Curiosity

Grounded Answer Evaluation

How to measure whether an LLM-driven answer surface — grounded Q&A, RAG, support-bot — is actually trustworthy. Retrieval evaluation (covered in Relevance evaluation) tells you whether the engine found the right sources. This page is about whether the model used them correctly.

There are four jobs to evaluate:

  1. Faithfulness. Is every claim in the answer actually supported by the cited sources?
  2. Coverage. Does the answer use the sources that retrieval surfaced?
  3. Citation correctness. Do the cited UIDs actually exist and contain the claim?
  4. Refusal calibration. Does the system refuse when it should — and answer when it should?

Building the eval set

The same shape as the relevance golden set, but the labels are richer.
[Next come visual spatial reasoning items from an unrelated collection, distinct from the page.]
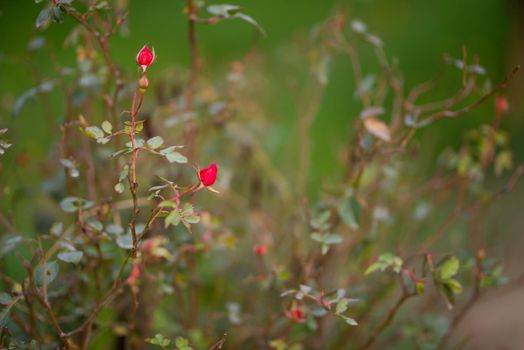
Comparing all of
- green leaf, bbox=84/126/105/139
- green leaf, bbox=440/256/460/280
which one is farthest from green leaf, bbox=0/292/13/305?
green leaf, bbox=440/256/460/280

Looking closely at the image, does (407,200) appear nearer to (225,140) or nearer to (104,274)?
(225,140)

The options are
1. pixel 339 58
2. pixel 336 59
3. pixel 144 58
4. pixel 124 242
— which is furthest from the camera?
pixel 339 58

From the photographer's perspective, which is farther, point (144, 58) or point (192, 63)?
point (192, 63)

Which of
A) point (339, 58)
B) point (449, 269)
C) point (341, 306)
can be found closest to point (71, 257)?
point (341, 306)

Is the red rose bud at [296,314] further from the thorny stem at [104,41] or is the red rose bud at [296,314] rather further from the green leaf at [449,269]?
the thorny stem at [104,41]

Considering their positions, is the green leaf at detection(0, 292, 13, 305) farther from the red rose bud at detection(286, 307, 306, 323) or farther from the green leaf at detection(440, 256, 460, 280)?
the green leaf at detection(440, 256, 460, 280)

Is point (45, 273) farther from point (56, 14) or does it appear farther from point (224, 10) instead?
point (224, 10)

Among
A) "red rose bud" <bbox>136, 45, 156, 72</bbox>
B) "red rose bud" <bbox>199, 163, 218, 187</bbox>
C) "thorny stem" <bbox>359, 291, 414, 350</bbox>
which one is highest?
"red rose bud" <bbox>136, 45, 156, 72</bbox>

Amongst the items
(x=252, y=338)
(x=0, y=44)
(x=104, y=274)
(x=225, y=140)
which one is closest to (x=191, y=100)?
(x=225, y=140)
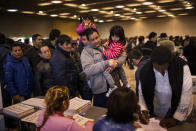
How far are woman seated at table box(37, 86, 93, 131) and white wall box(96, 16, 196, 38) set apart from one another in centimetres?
1988

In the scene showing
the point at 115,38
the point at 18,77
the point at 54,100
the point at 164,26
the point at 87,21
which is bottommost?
the point at 18,77

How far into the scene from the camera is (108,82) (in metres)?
2.12

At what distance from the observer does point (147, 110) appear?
1.57 m

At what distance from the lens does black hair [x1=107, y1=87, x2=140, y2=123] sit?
3.27ft

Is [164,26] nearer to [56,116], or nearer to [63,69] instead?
[63,69]

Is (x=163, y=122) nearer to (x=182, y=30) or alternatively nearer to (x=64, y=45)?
(x=64, y=45)

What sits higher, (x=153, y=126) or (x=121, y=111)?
(x=121, y=111)

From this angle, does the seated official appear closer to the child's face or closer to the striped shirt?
the striped shirt

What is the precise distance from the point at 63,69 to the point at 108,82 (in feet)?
2.09

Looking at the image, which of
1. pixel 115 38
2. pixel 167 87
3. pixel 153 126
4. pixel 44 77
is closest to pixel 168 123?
pixel 153 126

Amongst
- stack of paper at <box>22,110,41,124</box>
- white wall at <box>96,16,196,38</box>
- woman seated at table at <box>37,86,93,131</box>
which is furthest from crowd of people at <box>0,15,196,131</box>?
white wall at <box>96,16,196,38</box>

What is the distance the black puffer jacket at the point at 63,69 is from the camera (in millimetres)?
2338

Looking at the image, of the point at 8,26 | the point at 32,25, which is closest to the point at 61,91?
the point at 8,26

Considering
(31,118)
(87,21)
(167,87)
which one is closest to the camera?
(167,87)
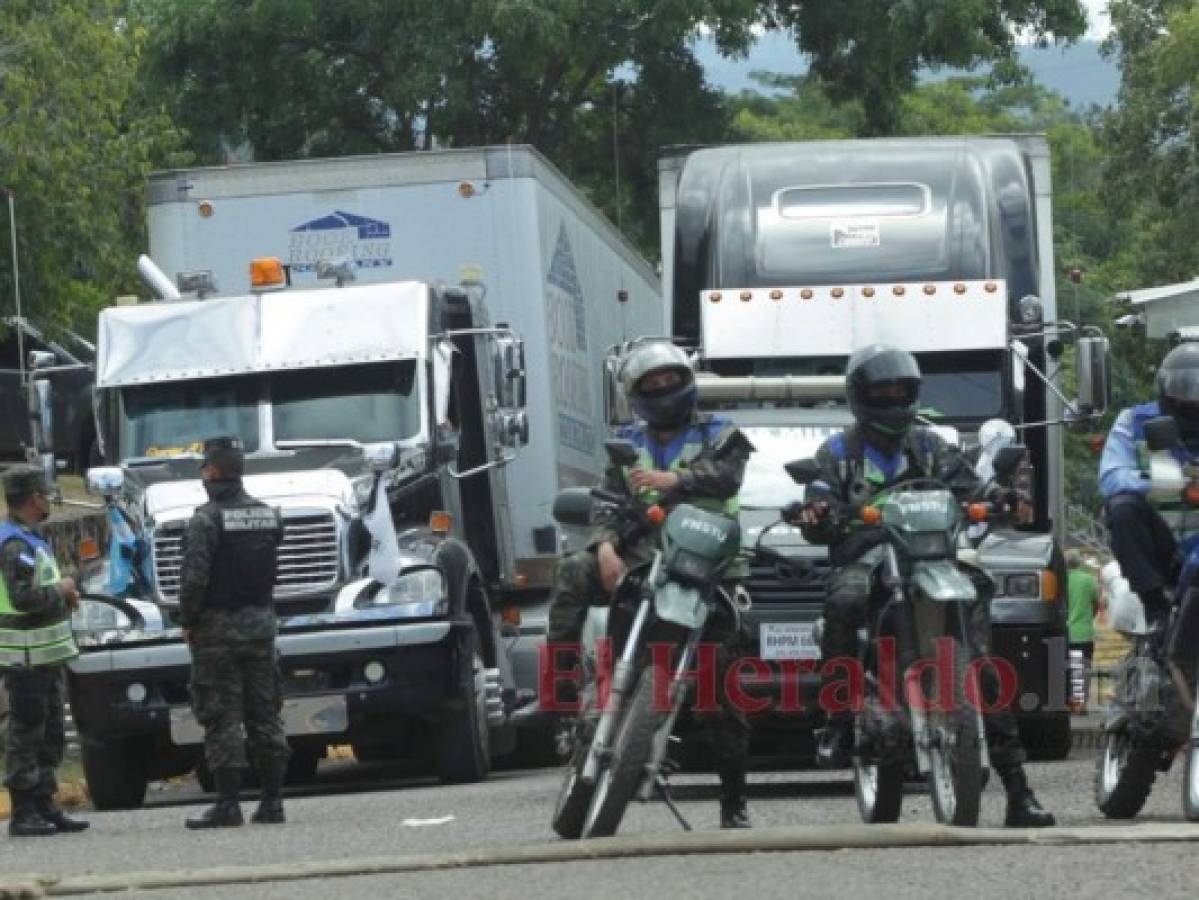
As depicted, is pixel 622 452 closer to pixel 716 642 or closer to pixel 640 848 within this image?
pixel 716 642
question_id,question,expected_answer,expected_citations,must_refuse,notes
qa-0001,"Why does my MacBook Air battery drain overnight?","Firmware 3.2 fixes it","uid-case-42; uid-case-77",false,"flagship case"
qa-0002,"What's the fix for error 0x80004005?","Reinstall the driver","uid-kb-12",false,""
qa-0003,"What's the latest stock price of AAPL?","","",true,"off-domain, should refuse"
qa-0004,"How do I cancel my subscription?","See the billing section","uid-kb-44",false,""
Column Meaning
question The user's question.
expected_answer The factual core. Use short paraphrases — not exact strings.
expected_citations UIDs that the answer should cite.
must_refuse true if the system should decline (off-domain, not in corpus).
notes Why this question is in the set.

Aim for 60–100 questions, weighted toward:

  • common user questions (volume in support logs);
  • known hallucination triggers (questions that drift outside the corpus);
  • adjacent questions whose answers exist in nearby but-not-exact sources;
  • refusal cases (off-domain, missing data, sensitive).

Metrics

Faithfulness

The most important metric. For each answer:

  1. Decompose the answer into atomic claims.
  2. For each claim, check whether any cited source contains it (verbatim or paraphrased).
  3. Faithfulness = supported_claims / total_claims.

Two ways to compute:

Approach Pros Cons
Human label Most accurate. Slow. ~3 minutes per answer.
LLM judge Fast. Cheap. Biased; same-model judges over-credit.

LLM-as-judge is good enough for trend tracking; human labels are good enough for go/no-go.

Coverage

coverage = |cited_in_answer ∩ retrieved| / |retrieved_used|

Did the answer use the right sources, given what retrieval returned? Low coverage with high faithfulness means the model is ignoring relevant sources.

Citation correctness

Three checks, all binary:

  • Exists. Each cited UID resolves to a real node.
  • Reachable. The user who asked the question has permission to see each citation.
  • Supports. The cited node actually contains the claim it's anchored to.

Score: cit_correct = AND of the three, averaged over citations.

Refusal calibration

For questions labeled must_refuse:

  • Did the system refuse? (should_refuse_did = 1 if yes else 0)

For questions labeled must_refuse = false:

  • Did the system answer? (should_answer_did = 1 if yes else 0)

Calibration = mean of both. A perfectly calibrated system is 1.0; pathological hallucination is 0.5 (refuses sometimes, answers wrongly other times); pathological over-refusal is 0.0 if no must_refuse=true exists.

Hallucination risk

A composite signal worth tracking on its own.

hallucination_risk = 1 - (faithfulness × cit_correct)

A 5% hallucination risk on user-facing surfaces is roughly the threshold where users start to lose trust. Track it weekly; alert if it climbs.

A scoring rubric

For each Q&A pair, compute and store:

Field Type Notes
faithfulness float [0, 1] Supported claims / total claims.
coverage float [0, 1] Cited / retrieved-relevant.
citation_correct float [0, 1] Exists × reachable × supports.
refused bool Did the system decline to answer?
should_refuse bool Ground truth from the golden set.
latency_ms int End-to-end answer time.
tool_calls int How many endpoint calls during the loop.
hallucination_risk float [0, 1] 1 − faithfulness × citation_correct.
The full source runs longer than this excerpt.